Split the field id map from the weight of each fields #4631

irevoire · 2024-05-13T14:03:45Z

Pull Request

Related issue

What does this PR do?

Make the (internal) searchable fields database always contain the searchable fields (instead of None when the user-defined searchable fields were not defined)
Introduce a new « fieldids_weights_map » that does the mapping between a fieldId and its Weight
Ensure that when two searchable fields are swapped, the field ID map doesn't change anymore (and thus, doesn't re-index)
Uses the weight instead of the order of the searchable fields in the attribute ranking rule at search time
When no searchable attributes are defined, make all their weights equal to zero
When a field is declared as searchable and contains nested fields, all its subfields share the same weight

Impact on relevancy

When no searchable attributes are declared

When no searchable attributes are declared, all the fields have the same importance instead of randomly giving more importance to the field we've encountered « the most early » in the life of the index.
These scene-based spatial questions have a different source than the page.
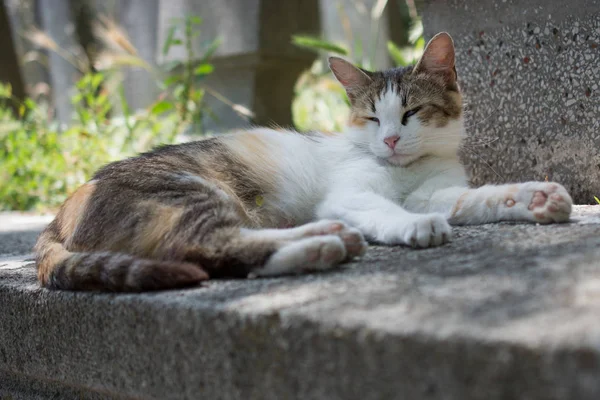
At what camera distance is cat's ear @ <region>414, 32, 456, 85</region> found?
2.68 m

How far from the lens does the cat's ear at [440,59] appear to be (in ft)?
8.79

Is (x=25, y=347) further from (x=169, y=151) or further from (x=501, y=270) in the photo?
(x=501, y=270)

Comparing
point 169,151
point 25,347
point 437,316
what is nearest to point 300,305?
point 437,316

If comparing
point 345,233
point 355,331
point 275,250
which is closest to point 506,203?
point 345,233

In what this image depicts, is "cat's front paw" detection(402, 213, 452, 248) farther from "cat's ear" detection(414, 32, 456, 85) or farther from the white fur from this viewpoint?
"cat's ear" detection(414, 32, 456, 85)

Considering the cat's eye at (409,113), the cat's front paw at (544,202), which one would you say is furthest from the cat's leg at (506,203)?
the cat's eye at (409,113)

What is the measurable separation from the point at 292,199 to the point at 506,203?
85 centimetres

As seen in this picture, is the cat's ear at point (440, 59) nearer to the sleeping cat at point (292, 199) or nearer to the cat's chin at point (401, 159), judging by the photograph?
the sleeping cat at point (292, 199)

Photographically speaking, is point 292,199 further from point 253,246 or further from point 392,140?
point 253,246

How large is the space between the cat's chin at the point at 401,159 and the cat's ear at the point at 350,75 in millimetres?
434

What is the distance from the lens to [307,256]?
70.7 inches

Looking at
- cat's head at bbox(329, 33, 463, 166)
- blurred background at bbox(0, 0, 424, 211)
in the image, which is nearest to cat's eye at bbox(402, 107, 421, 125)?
cat's head at bbox(329, 33, 463, 166)

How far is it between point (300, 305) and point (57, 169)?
4508 mm

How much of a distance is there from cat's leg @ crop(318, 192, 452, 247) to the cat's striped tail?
0.67 metres
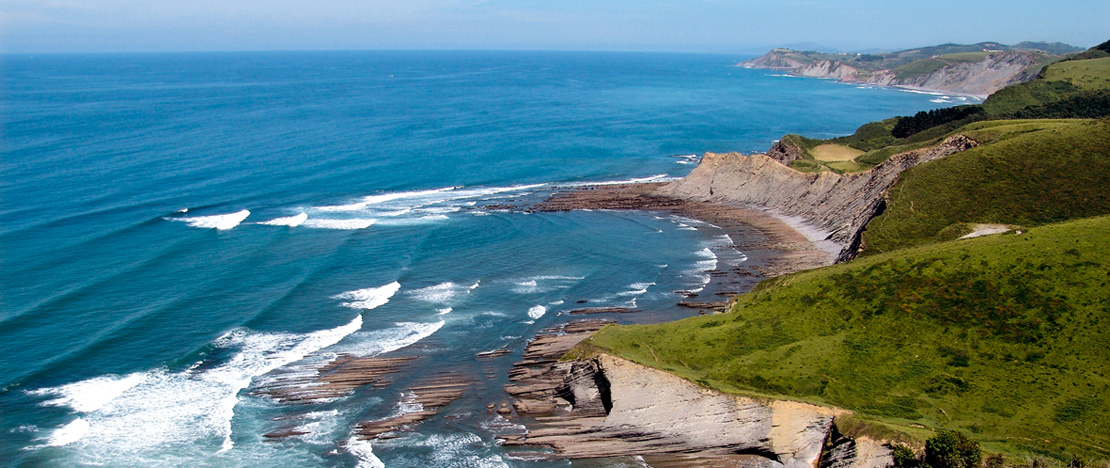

This means that before this PR, send the following json:

[
  { "id": 0, "name": "kefir", "color": "white" },
  { "id": 1, "name": "white", "last name": "spirit" }
]

Would make the field name more important than the field color or last name.
This means that searching for white would make the document 1 automatically higher ranked than the document 0.

After this PR, all the fields have the same weight, and none are considered more important than others.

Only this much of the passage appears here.